▶ **REQUIRED TASK**: Arrange the lines from the start of the records through the line containing "[798,483] < [749,336] < [253,154]" as a Markdown table with the columns Row and Line, numbering each row and omitting blank lines. Leave the pictures out.
======== EXERCISE MATERIAL
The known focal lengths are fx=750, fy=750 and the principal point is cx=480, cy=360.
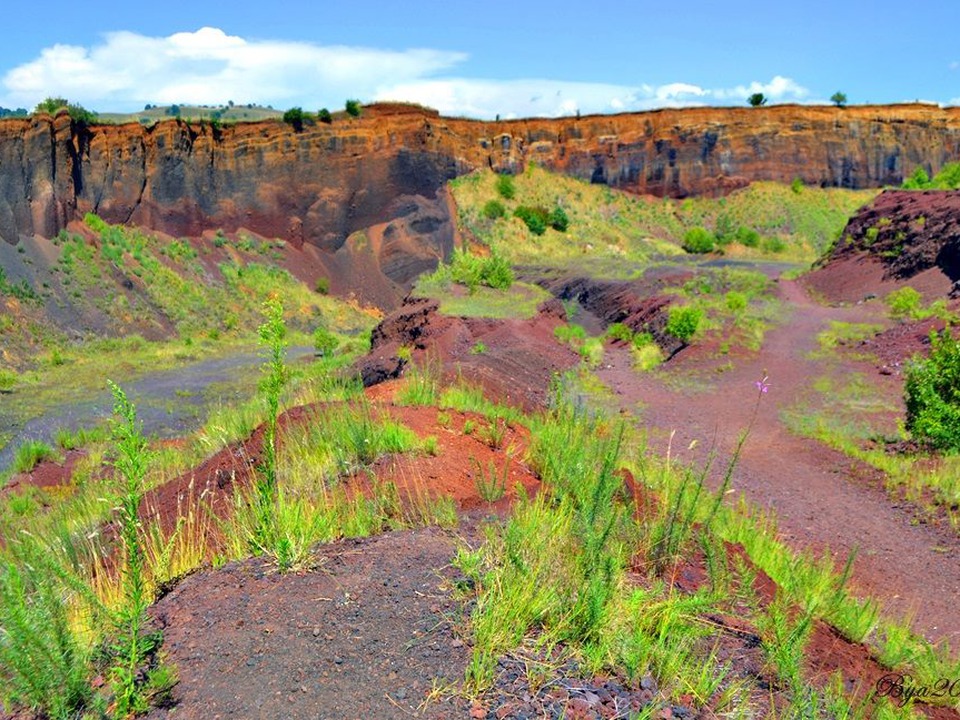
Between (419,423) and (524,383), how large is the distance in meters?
7.46

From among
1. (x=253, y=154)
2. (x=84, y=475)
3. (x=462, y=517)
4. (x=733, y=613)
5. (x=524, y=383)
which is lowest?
(x=84, y=475)

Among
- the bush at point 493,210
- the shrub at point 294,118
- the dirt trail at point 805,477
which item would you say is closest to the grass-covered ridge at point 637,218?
the bush at point 493,210

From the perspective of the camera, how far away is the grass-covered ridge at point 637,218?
1848 inches

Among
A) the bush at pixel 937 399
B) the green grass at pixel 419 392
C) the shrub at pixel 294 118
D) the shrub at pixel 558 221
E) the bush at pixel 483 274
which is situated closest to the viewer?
the green grass at pixel 419 392

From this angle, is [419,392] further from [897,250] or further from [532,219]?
[532,219]

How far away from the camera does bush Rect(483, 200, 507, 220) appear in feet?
154

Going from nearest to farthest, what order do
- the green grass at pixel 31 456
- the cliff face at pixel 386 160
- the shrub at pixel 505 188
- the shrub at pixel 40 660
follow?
1. the shrub at pixel 40 660
2. the green grass at pixel 31 456
3. the cliff face at pixel 386 160
4. the shrub at pixel 505 188

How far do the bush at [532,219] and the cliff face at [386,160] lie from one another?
4958 mm

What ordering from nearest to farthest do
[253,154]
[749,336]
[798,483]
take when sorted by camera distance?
[798,483] < [749,336] < [253,154]

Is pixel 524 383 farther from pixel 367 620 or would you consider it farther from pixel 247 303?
pixel 247 303

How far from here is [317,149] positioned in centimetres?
4241

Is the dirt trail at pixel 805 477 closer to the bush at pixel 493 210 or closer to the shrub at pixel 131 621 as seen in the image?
the shrub at pixel 131 621

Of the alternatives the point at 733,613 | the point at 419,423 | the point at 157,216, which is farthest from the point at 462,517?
the point at 157,216

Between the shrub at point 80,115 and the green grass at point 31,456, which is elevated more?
the shrub at point 80,115
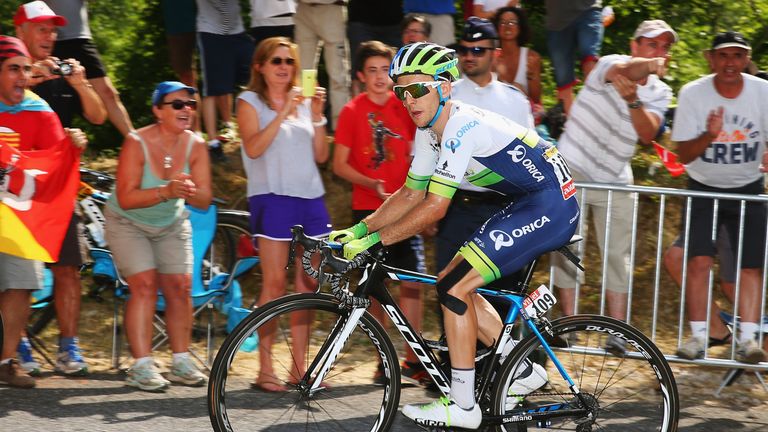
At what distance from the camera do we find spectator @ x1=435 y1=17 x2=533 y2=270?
689 cm

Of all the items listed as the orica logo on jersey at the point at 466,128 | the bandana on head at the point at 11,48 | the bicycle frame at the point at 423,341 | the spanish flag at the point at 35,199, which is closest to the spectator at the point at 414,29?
the spanish flag at the point at 35,199

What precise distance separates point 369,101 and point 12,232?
236 centimetres

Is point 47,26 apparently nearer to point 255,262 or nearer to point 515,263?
point 255,262

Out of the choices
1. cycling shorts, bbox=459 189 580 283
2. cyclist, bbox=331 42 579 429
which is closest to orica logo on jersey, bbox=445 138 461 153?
cyclist, bbox=331 42 579 429

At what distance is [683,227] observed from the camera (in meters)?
7.74

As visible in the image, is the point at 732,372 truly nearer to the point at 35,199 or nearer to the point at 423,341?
the point at 423,341

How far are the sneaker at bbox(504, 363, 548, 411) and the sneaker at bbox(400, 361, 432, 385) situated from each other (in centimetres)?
149

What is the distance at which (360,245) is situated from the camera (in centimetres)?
550

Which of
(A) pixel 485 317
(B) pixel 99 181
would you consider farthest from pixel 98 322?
(A) pixel 485 317

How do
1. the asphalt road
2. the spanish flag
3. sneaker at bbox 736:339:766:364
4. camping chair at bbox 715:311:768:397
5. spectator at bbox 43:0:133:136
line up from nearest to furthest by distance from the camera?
1. the asphalt road
2. the spanish flag
3. sneaker at bbox 736:339:766:364
4. camping chair at bbox 715:311:768:397
5. spectator at bbox 43:0:133:136

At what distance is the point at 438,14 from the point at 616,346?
3945mm

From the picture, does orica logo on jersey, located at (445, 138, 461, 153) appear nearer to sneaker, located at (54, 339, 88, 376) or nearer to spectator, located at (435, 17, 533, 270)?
spectator, located at (435, 17, 533, 270)

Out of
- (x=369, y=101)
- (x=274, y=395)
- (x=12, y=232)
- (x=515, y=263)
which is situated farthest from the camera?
(x=369, y=101)

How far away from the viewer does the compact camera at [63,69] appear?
24.2 feet
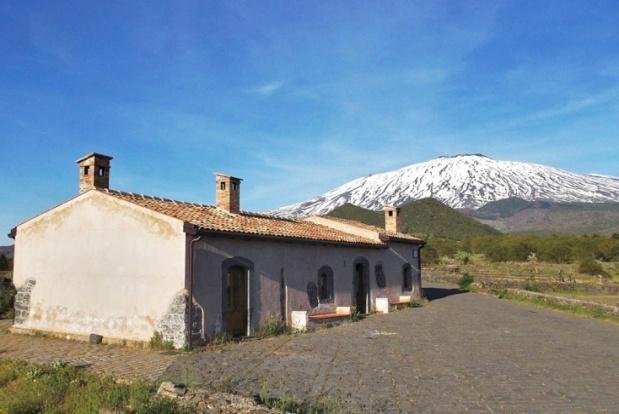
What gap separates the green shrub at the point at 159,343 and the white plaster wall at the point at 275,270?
38.2 inches

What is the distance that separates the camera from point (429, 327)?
615 inches

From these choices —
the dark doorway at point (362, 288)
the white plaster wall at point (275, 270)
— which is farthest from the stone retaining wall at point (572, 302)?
the dark doorway at point (362, 288)

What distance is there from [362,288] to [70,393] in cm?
1300

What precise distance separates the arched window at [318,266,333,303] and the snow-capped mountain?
12906 centimetres

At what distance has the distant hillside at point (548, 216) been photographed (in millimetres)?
109062

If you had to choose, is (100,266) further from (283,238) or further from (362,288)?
(362,288)

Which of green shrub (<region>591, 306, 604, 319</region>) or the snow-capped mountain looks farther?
the snow-capped mountain

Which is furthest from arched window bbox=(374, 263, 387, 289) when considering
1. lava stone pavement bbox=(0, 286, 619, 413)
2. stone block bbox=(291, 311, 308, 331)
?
stone block bbox=(291, 311, 308, 331)

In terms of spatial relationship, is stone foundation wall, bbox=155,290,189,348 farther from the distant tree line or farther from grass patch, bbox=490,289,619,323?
the distant tree line

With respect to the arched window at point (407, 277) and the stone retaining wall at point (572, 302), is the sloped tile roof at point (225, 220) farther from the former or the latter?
the stone retaining wall at point (572, 302)

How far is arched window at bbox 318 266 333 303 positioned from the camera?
Answer: 651 inches

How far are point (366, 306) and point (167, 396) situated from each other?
13183 mm

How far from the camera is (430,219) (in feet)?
330

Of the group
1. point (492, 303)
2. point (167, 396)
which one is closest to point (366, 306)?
point (492, 303)
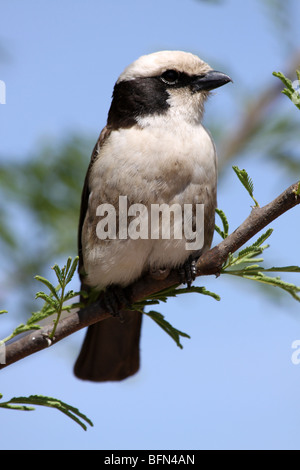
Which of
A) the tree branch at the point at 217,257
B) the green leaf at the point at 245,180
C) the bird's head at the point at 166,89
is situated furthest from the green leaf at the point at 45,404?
the bird's head at the point at 166,89

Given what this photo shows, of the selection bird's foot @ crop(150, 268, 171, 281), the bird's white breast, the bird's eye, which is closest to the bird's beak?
the bird's eye

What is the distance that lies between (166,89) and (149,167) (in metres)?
0.60

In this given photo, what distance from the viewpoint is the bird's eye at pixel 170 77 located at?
365 centimetres

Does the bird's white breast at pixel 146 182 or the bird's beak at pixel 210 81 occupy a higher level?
the bird's beak at pixel 210 81

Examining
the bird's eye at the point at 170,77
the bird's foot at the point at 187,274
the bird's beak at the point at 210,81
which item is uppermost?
the bird's eye at the point at 170,77

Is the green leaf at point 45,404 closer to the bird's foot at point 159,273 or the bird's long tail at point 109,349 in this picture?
the bird's foot at point 159,273

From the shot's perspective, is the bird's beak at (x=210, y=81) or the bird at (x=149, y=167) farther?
the bird's beak at (x=210, y=81)

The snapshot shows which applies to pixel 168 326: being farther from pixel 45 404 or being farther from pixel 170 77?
pixel 170 77

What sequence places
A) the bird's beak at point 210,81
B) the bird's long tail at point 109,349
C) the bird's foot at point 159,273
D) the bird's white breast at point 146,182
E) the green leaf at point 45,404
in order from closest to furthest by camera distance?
the green leaf at point 45,404 < the bird's foot at point 159,273 < the bird's white breast at point 146,182 < the bird's beak at point 210,81 < the bird's long tail at point 109,349

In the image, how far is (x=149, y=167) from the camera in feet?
10.8

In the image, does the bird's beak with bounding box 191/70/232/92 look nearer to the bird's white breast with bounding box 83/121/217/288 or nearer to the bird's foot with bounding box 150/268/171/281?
the bird's white breast with bounding box 83/121/217/288

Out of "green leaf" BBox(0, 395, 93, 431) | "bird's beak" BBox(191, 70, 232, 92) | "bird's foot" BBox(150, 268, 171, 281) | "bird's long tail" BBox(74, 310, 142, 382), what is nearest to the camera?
"green leaf" BBox(0, 395, 93, 431)

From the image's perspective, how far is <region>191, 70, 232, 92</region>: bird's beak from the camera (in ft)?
11.7

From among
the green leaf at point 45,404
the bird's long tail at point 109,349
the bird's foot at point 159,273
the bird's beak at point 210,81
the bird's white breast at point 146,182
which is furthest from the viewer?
the bird's long tail at point 109,349
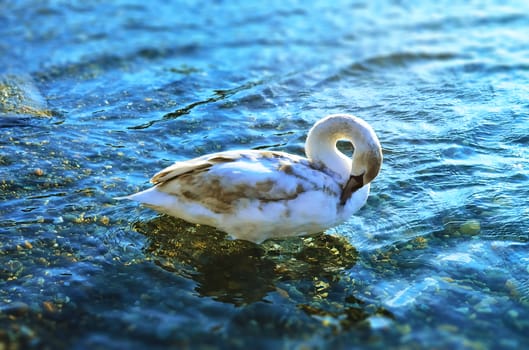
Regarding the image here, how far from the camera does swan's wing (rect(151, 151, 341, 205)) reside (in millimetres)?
5852

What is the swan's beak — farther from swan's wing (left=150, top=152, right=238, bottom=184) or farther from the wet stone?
the wet stone

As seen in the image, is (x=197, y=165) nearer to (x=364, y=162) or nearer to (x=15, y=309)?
(x=364, y=162)

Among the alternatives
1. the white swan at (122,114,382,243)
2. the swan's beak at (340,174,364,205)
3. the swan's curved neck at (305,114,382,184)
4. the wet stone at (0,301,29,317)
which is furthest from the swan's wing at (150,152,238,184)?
the wet stone at (0,301,29,317)

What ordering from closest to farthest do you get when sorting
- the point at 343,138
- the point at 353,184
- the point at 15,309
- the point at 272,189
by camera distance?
the point at 15,309, the point at 272,189, the point at 353,184, the point at 343,138

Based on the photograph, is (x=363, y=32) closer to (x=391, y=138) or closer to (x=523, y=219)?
(x=391, y=138)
================
▶ **REPLY TO THE TASK**:
| Row | Line |
|---|---|
| 1 | The known focal lengths are fx=750, fy=750 and the principal point is cx=480, cy=360. |
| 2 | Between (419,423) and (524,383), how large is the distance in meters? |
| 3 | 7.46 |
| 4 | From among |
| 5 | 1. (x=253, y=154) |
| 6 | 2. (x=84, y=475) |
| 7 | 3. (x=462, y=517) |
| 8 | 4. (x=733, y=613) |
| 9 | 5. (x=524, y=383) |
| 10 | which is lowest? |
| 11 | (x=84, y=475) |
| 12 | Among |
| 13 | - the bush at point 493,210 |
| 14 | - the shrub at point 294,118 |
| 15 | - the dirt trail at point 805,477 |
| 16 | which item would you say is closest to the grass-covered ridge at point 637,218? |
| 17 | the bush at point 493,210 |
| 18 | From the perspective of the camera, how far away is the grass-covered ridge at point 637,218? |
| 19 | 1848 inches |
| 20 | Among |
| 21 | A) the bush at pixel 937 399 |
| 22 | B) the green grass at pixel 419 392 |
| 23 | C) the shrub at pixel 294 118 |
| 24 | D) the shrub at pixel 558 221 |
| 25 | E) the bush at pixel 483 274 |
| 26 | which is situated closest to the viewer? |
| 27 | the green grass at pixel 419 392 |
| 28 | From this angle, is [419,392] further from [897,250] or further from [532,219]? |
| 29 | [532,219] |
| 30 | How far away from the camera does bush Rect(483, 200, 507, 220) appear in feet? |
| 31 | 154 |
| 32 | Going from nearest to farthest, what order do |
| 33 | - the green grass at pixel 31 456 |
| 34 | - the cliff face at pixel 386 160 |
| 35 | - the shrub at pixel 505 188 |
| 36 | - the shrub at pixel 40 660 |
| 37 | follow? |
| 38 | 1. the shrub at pixel 40 660 |
| 39 | 2. the green grass at pixel 31 456 |
| 40 | 3. the cliff face at pixel 386 160 |
| 41 | 4. the shrub at pixel 505 188 |
| 42 | How far do the bush at [532,219] and the cliff face at [386,160] lie from one another? |
| 43 | 4958 mm |
| 44 | What ordering from nearest to farthest do |
| 45 | [253,154] |
| 46 | [749,336] |
| 47 | [798,483] |
| 48 | take when sorted by camera distance? |
| 49 | [798,483] < [749,336] < [253,154] |